Deutsche Bahn has announced that it will be changing the English expressions for Kiss and Ride, Service Points and Counters to German ones. In Italy the new Bologna Centrale railway station uses "kiss and ride" signs. Some high-speed railway stations in Taiwan have signs outside stations reading "Kiss and Ride" in English, with Chinese characters above the words that read "temporary pick-up and drop-off zone". Kiss and Rides are getting popular in Poland. Cities with such areas include Wrocław (since October 2011), Kraków (since 15 November 2013), Warsaw (since 2016), and Toruń (since 2016). Locally they are known by their English name, i.e. "Kiss and ride" and while the sign is non-standardized, all of them contain the letters K+R. In the Netherlands, many English terms appear in the Dutch language, and "Kiss & Ride" is one of them.

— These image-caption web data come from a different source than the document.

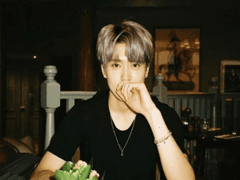 어깨가 닿은 이 순간 2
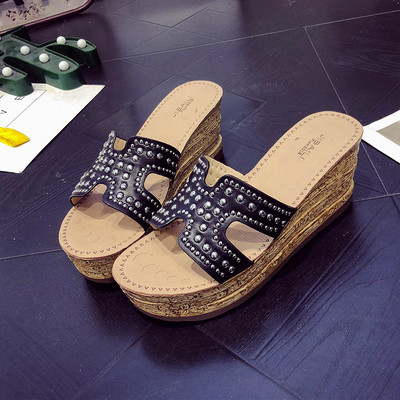 Κομψές γυναικείες παντόφλες σε δύο χρώματα με διακοσμητικά τακούνια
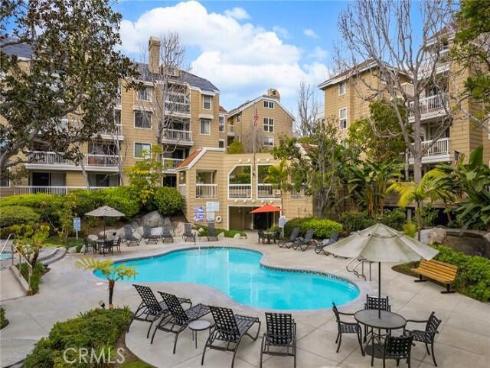 20371  Bluffside  B404  Circle, Huntington Beach, CA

==Car-share park and rides==
Park and ride schemes do not necessarily involve public transport. They can be provided to reduce the number of cars on the road by promoting carpooling, vanpooling, and carsharing. Partly because of the concentration of riders, and thus a reduced number of vehicles, these park and ride terminals often have express transit services into the urban area, such as a high-occupancy vehicle lane. The service may take passengers in only one direction in the morning (typically towards a central business district) and in the opposite direction in the evening, with no or a limited number of trips available in the middle of the day. It is often not allowed to park at these locations overnight. These attributes vary from region to region, reflecting local transportation policies and commuter needs.